- [Consegna dell'esercizio]:
Nel brano scelto riportato più sotto, individua tutte le forme distinte dell'aggettivo derivato da «risolvere» che accompagnano le parole «rimedio» o «rimedi». Elencale nell'ordine in cui compaiono per la prima volta.

──────── Brano scelto

Dall’analisi dei rimedi negoziale in autotutela contro l’inadempimento può cogliersi un dato di sintesi: il rimedio della risoluzione del contratto, diversamente da altri rimedi, quale, ad esempio, l’azione di nullità, non è assolutamente indisponibile dalle parti. Altro è chiedersi se, nel silenzio della legge, le parti, nell’esercizio della propria autonomia negoziale, possano spingersi fino ad escludere del tutto l’esperibilità del rimedio risolutivo attraverso l’inserzione nel regolamento negoziale di apposite clausole di irresolubilità.
Il Codice civile offre addentellati normativi nel senso della facilitazione della risoluzione del contratto. Non abbiamo, invece, addentellati normativi nella direzione opposta ovvero a favore della irresolubilità del contratto nonostante l’inadempimento.
3. Gli argomenti della dottrina classica: inammissibilità di clausole che limitino o escludano convenzionalmente i rimedi risolutori previsti dalla legge.
Secondo la dottrina tradizionale, avallata dalla giurisprudenza maggioritaria, l’autonomia privata non può spingersi fino ad escludere del tutto il rimedio risolutorio[6]. Il problema non si pone tanto per la rinuncia al rimedio risolutorio successiva all’inadempimento quanto, invece, per le rinunce o esclusioni preventive. Nel primo caso, il presupposto per l’azione di risoluzione per inadempimento si è già verificato; di talché, il diritto alla risoluzione è entrato, come posta attiva, nella sfera giuridico-patrimoniale del creditore, il quale ben può rinunziarvi.
Come detto, il problema si pone per le rinunce o esclusioni preventive racchiuse in quelle clausole con cui le parti dispongono che il creditore in nessun caso possa chiedere la risoluzione del contratto per inadempimento del debitore o per impossibilità sopravvenuta, quandanche il presupposto della risoluzione non si sia ancora verificato.

────────────────
──────── Voci fornite

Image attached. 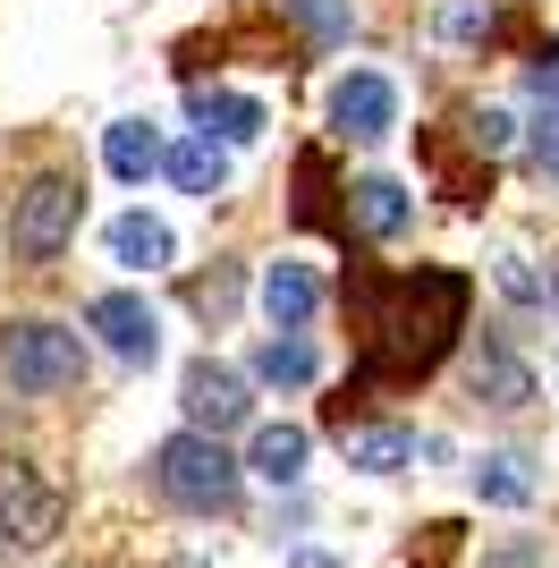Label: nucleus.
<instances>
[{"label": "nucleus", "mask_w": 559, "mask_h": 568, "mask_svg": "<svg viewBox=\"0 0 559 568\" xmlns=\"http://www.w3.org/2000/svg\"><path fill=\"white\" fill-rule=\"evenodd\" d=\"M466 272L416 263V272H356V390H407L458 348L466 332Z\"/></svg>", "instance_id": "1"}, {"label": "nucleus", "mask_w": 559, "mask_h": 568, "mask_svg": "<svg viewBox=\"0 0 559 568\" xmlns=\"http://www.w3.org/2000/svg\"><path fill=\"white\" fill-rule=\"evenodd\" d=\"M153 484H162L179 509H195V518H230L237 493H246V467H237L230 450H221V433H170L162 450H153Z\"/></svg>", "instance_id": "2"}, {"label": "nucleus", "mask_w": 559, "mask_h": 568, "mask_svg": "<svg viewBox=\"0 0 559 568\" xmlns=\"http://www.w3.org/2000/svg\"><path fill=\"white\" fill-rule=\"evenodd\" d=\"M77 221H85V187L77 170H34L9 195V255L18 263H60L77 246Z\"/></svg>", "instance_id": "3"}, {"label": "nucleus", "mask_w": 559, "mask_h": 568, "mask_svg": "<svg viewBox=\"0 0 559 568\" xmlns=\"http://www.w3.org/2000/svg\"><path fill=\"white\" fill-rule=\"evenodd\" d=\"M0 374L9 390L26 399H60L85 382V339L69 323H43V314H18V323H0Z\"/></svg>", "instance_id": "4"}, {"label": "nucleus", "mask_w": 559, "mask_h": 568, "mask_svg": "<svg viewBox=\"0 0 559 568\" xmlns=\"http://www.w3.org/2000/svg\"><path fill=\"white\" fill-rule=\"evenodd\" d=\"M323 119H331V136H348V144L398 136V77H382V69H339V77H331V94H323Z\"/></svg>", "instance_id": "5"}, {"label": "nucleus", "mask_w": 559, "mask_h": 568, "mask_svg": "<svg viewBox=\"0 0 559 568\" xmlns=\"http://www.w3.org/2000/svg\"><path fill=\"white\" fill-rule=\"evenodd\" d=\"M60 518H69V500H60V484H51L34 458H0V535L9 544H51L60 535Z\"/></svg>", "instance_id": "6"}, {"label": "nucleus", "mask_w": 559, "mask_h": 568, "mask_svg": "<svg viewBox=\"0 0 559 568\" xmlns=\"http://www.w3.org/2000/svg\"><path fill=\"white\" fill-rule=\"evenodd\" d=\"M85 332H102V348H111L119 365H153V356H162V314L144 306L136 288H93Z\"/></svg>", "instance_id": "7"}, {"label": "nucleus", "mask_w": 559, "mask_h": 568, "mask_svg": "<svg viewBox=\"0 0 559 568\" xmlns=\"http://www.w3.org/2000/svg\"><path fill=\"white\" fill-rule=\"evenodd\" d=\"M179 407L195 433H237L246 416H255V390H246V374L237 365H221V356H195L179 382Z\"/></svg>", "instance_id": "8"}, {"label": "nucleus", "mask_w": 559, "mask_h": 568, "mask_svg": "<svg viewBox=\"0 0 559 568\" xmlns=\"http://www.w3.org/2000/svg\"><path fill=\"white\" fill-rule=\"evenodd\" d=\"M255 306H263V323H272V332H305V323L323 314V281H314V263H297V255L263 263Z\"/></svg>", "instance_id": "9"}, {"label": "nucleus", "mask_w": 559, "mask_h": 568, "mask_svg": "<svg viewBox=\"0 0 559 568\" xmlns=\"http://www.w3.org/2000/svg\"><path fill=\"white\" fill-rule=\"evenodd\" d=\"M179 195H195V204H212V195H230V136H212V128H195V136L170 144V170H162Z\"/></svg>", "instance_id": "10"}, {"label": "nucleus", "mask_w": 559, "mask_h": 568, "mask_svg": "<svg viewBox=\"0 0 559 568\" xmlns=\"http://www.w3.org/2000/svg\"><path fill=\"white\" fill-rule=\"evenodd\" d=\"M348 221L365 237H398L407 221H416V187L390 179V170H365V179H348Z\"/></svg>", "instance_id": "11"}, {"label": "nucleus", "mask_w": 559, "mask_h": 568, "mask_svg": "<svg viewBox=\"0 0 559 568\" xmlns=\"http://www.w3.org/2000/svg\"><path fill=\"white\" fill-rule=\"evenodd\" d=\"M102 246H111V263L119 272H170V263H179V237H170V221L162 213H119L111 230H102Z\"/></svg>", "instance_id": "12"}, {"label": "nucleus", "mask_w": 559, "mask_h": 568, "mask_svg": "<svg viewBox=\"0 0 559 568\" xmlns=\"http://www.w3.org/2000/svg\"><path fill=\"white\" fill-rule=\"evenodd\" d=\"M102 162H111L119 187H144L153 170H170V144H162L153 119H111V128H102Z\"/></svg>", "instance_id": "13"}, {"label": "nucleus", "mask_w": 559, "mask_h": 568, "mask_svg": "<svg viewBox=\"0 0 559 568\" xmlns=\"http://www.w3.org/2000/svg\"><path fill=\"white\" fill-rule=\"evenodd\" d=\"M305 458H314V433L305 425H255V450H246V475H263V484H305Z\"/></svg>", "instance_id": "14"}, {"label": "nucleus", "mask_w": 559, "mask_h": 568, "mask_svg": "<svg viewBox=\"0 0 559 568\" xmlns=\"http://www.w3.org/2000/svg\"><path fill=\"white\" fill-rule=\"evenodd\" d=\"M186 111H195V128H212V136H230V144H255L272 119H263L255 94H230V85H195L186 94Z\"/></svg>", "instance_id": "15"}, {"label": "nucleus", "mask_w": 559, "mask_h": 568, "mask_svg": "<svg viewBox=\"0 0 559 568\" xmlns=\"http://www.w3.org/2000/svg\"><path fill=\"white\" fill-rule=\"evenodd\" d=\"M246 374H255L263 390H305V382L323 374V356H314V339H305V332H272V339L255 348V365H246Z\"/></svg>", "instance_id": "16"}, {"label": "nucleus", "mask_w": 559, "mask_h": 568, "mask_svg": "<svg viewBox=\"0 0 559 568\" xmlns=\"http://www.w3.org/2000/svg\"><path fill=\"white\" fill-rule=\"evenodd\" d=\"M466 382H475V399H491V407H526V399H535V374H526L500 339H484V348H475Z\"/></svg>", "instance_id": "17"}, {"label": "nucleus", "mask_w": 559, "mask_h": 568, "mask_svg": "<svg viewBox=\"0 0 559 568\" xmlns=\"http://www.w3.org/2000/svg\"><path fill=\"white\" fill-rule=\"evenodd\" d=\"M339 442H348V467H365V475H398L416 458V433L407 425H339Z\"/></svg>", "instance_id": "18"}, {"label": "nucleus", "mask_w": 559, "mask_h": 568, "mask_svg": "<svg viewBox=\"0 0 559 568\" xmlns=\"http://www.w3.org/2000/svg\"><path fill=\"white\" fill-rule=\"evenodd\" d=\"M280 18L297 26L314 51H339L356 34V0H280Z\"/></svg>", "instance_id": "19"}, {"label": "nucleus", "mask_w": 559, "mask_h": 568, "mask_svg": "<svg viewBox=\"0 0 559 568\" xmlns=\"http://www.w3.org/2000/svg\"><path fill=\"white\" fill-rule=\"evenodd\" d=\"M475 500H484V509H526V500H535L526 458H517V450H491L484 467H475Z\"/></svg>", "instance_id": "20"}, {"label": "nucleus", "mask_w": 559, "mask_h": 568, "mask_svg": "<svg viewBox=\"0 0 559 568\" xmlns=\"http://www.w3.org/2000/svg\"><path fill=\"white\" fill-rule=\"evenodd\" d=\"M491 281H500V297H509V306H551V281H535V263L517 255V246H500V255H491Z\"/></svg>", "instance_id": "21"}, {"label": "nucleus", "mask_w": 559, "mask_h": 568, "mask_svg": "<svg viewBox=\"0 0 559 568\" xmlns=\"http://www.w3.org/2000/svg\"><path fill=\"white\" fill-rule=\"evenodd\" d=\"M491 26V0H441L433 9V43H475Z\"/></svg>", "instance_id": "22"}, {"label": "nucleus", "mask_w": 559, "mask_h": 568, "mask_svg": "<svg viewBox=\"0 0 559 568\" xmlns=\"http://www.w3.org/2000/svg\"><path fill=\"white\" fill-rule=\"evenodd\" d=\"M509 136H517V119L500 111V102H475V111H466V144H475V153H509Z\"/></svg>", "instance_id": "23"}, {"label": "nucleus", "mask_w": 559, "mask_h": 568, "mask_svg": "<svg viewBox=\"0 0 559 568\" xmlns=\"http://www.w3.org/2000/svg\"><path fill=\"white\" fill-rule=\"evenodd\" d=\"M535 170H542V179L559 187V102H551V111L535 119Z\"/></svg>", "instance_id": "24"}, {"label": "nucleus", "mask_w": 559, "mask_h": 568, "mask_svg": "<svg viewBox=\"0 0 559 568\" xmlns=\"http://www.w3.org/2000/svg\"><path fill=\"white\" fill-rule=\"evenodd\" d=\"M526 85H535L542 102H559V43H542L535 60H526Z\"/></svg>", "instance_id": "25"}, {"label": "nucleus", "mask_w": 559, "mask_h": 568, "mask_svg": "<svg viewBox=\"0 0 559 568\" xmlns=\"http://www.w3.org/2000/svg\"><path fill=\"white\" fill-rule=\"evenodd\" d=\"M288 568H339L331 551H288Z\"/></svg>", "instance_id": "26"}, {"label": "nucleus", "mask_w": 559, "mask_h": 568, "mask_svg": "<svg viewBox=\"0 0 559 568\" xmlns=\"http://www.w3.org/2000/svg\"><path fill=\"white\" fill-rule=\"evenodd\" d=\"M491 568H535V551H500V560H491Z\"/></svg>", "instance_id": "27"}, {"label": "nucleus", "mask_w": 559, "mask_h": 568, "mask_svg": "<svg viewBox=\"0 0 559 568\" xmlns=\"http://www.w3.org/2000/svg\"><path fill=\"white\" fill-rule=\"evenodd\" d=\"M551 314H559V263H551Z\"/></svg>", "instance_id": "28"}]
</instances>
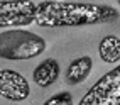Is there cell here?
<instances>
[{
	"label": "cell",
	"instance_id": "cell-1",
	"mask_svg": "<svg viewBox=\"0 0 120 105\" xmlns=\"http://www.w3.org/2000/svg\"><path fill=\"white\" fill-rule=\"evenodd\" d=\"M117 19L118 10L110 5L44 0L37 4L34 22L39 27H81L110 24Z\"/></svg>",
	"mask_w": 120,
	"mask_h": 105
},
{
	"label": "cell",
	"instance_id": "cell-2",
	"mask_svg": "<svg viewBox=\"0 0 120 105\" xmlns=\"http://www.w3.org/2000/svg\"><path fill=\"white\" fill-rule=\"evenodd\" d=\"M46 51V39L27 29H9L0 32V58L10 61L32 59Z\"/></svg>",
	"mask_w": 120,
	"mask_h": 105
},
{
	"label": "cell",
	"instance_id": "cell-3",
	"mask_svg": "<svg viewBox=\"0 0 120 105\" xmlns=\"http://www.w3.org/2000/svg\"><path fill=\"white\" fill-rule=\"evenodd\" d=\"M78 105H120V64L91 85Z\"/></svg>",
	"mask_w": 120,
	"mask_h": 105
},
{
	"label": "cell",
	"instance_id": "cell-4",
	"mask_svg": "<svg viewBox=\"0 0 120 105\" xmlns=\"http://www.w3.org/2000/svg\"><path fill=\"white\" fill-rule=\"evenodd\" d=\"M37 4L32 0H0V27H22L36 20Z\"/></svg>",
	"mask_w": 120,
	"mask_h": 105
},
{
	"label": "cell",
	"instance_id": "cell-5",
	"mask_svg": "<svg viewBox=\"0 0 120 105\" xmlns=\"http://www.w3.org/2000/svg\"><path fill=\"white\" fill-rule=\"evenodd\" d=\"M30 95L26 76L14 70H0V97L10 102H22Z\"/></svg>",
	"mask_w": 120,
	"mask_h": 105
},
{
	"label": "cell",
	"instance_id": "cell-6",
	"mask_svg": "<svg viewBox=\"0 0 120 105\" xmlns=\"http://www.w3.org/2000/svg\"><path fill=\"white\" fill-rule=\"evenodd\" d=\"M61 73V68H59V63L56 61L54 58H47L44 61H41L34 68L32 71V82L42 88L51 86L52 83H56V80L59 78Z\"/></svg>",
	"mask_w": 120,
	"mask_h": 105
},
{
	"label": "cell",
	"instance_id": "cell-7",
	"mask_svg": "<svg viewBox=\"0 0 120 105\" xmlns=\"http://www.w3.org/2000/svg\"><path fill=\"white\" fill-rule=\"evenodd\" d=\"M93 70V59L91 56H79L69 63L66 70V83L68 85H79L90 76Z\"/></svg>",
	"mask_w": 120,
	"mask_h": 105
},
{
	"label": "cell",
	"instance_id": "cell-8",
	"mask_svg": "<svg viewBox=\"0 0 120 105\" xmlns=\"http://www.w3.org/2000/svg\"><path fill=\"white\" fill-rule=\"evenodd\" d=\"M98 54L108 64L118 63L120 61V37H117L113 34L105 36L98 44Z\"/></svg>",
	"mask_w": 120,
	"mask_h": 105
},
{
	"label": "cell",
	"instance_id": "cell-9",
	"mask_svg": "<svg viewBox=\"0 0 120 105\" xmlns=\"http://www.w3.org/2000/svg\"><path fill=\"white\" fill-rule=\"evenodd\" d=\"M42 105H73V95L69 92H59L49 97Z\"/></svg>",
	"mask_w": 120,
	"mask_h": 105
},
{
	"label": "cell",
	"instance_id": "cell-10",
	"mask_svg": "<svg viewBox=\"0 0 120 105\" xmlns=\"http://www.w3.org/2000/svg\"><path fill=\"white\" fill-rule=\"evenodd\" d=\"M117 4H118V5H120V0H117Z\"/></svg>",
	"mask_w": 120,
	"mask_h": 105
}]
</instances>
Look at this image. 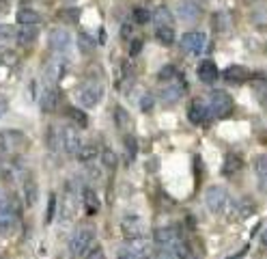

────────────────

- [Risposta completa]:
risolutivo
risolutori
risolutorio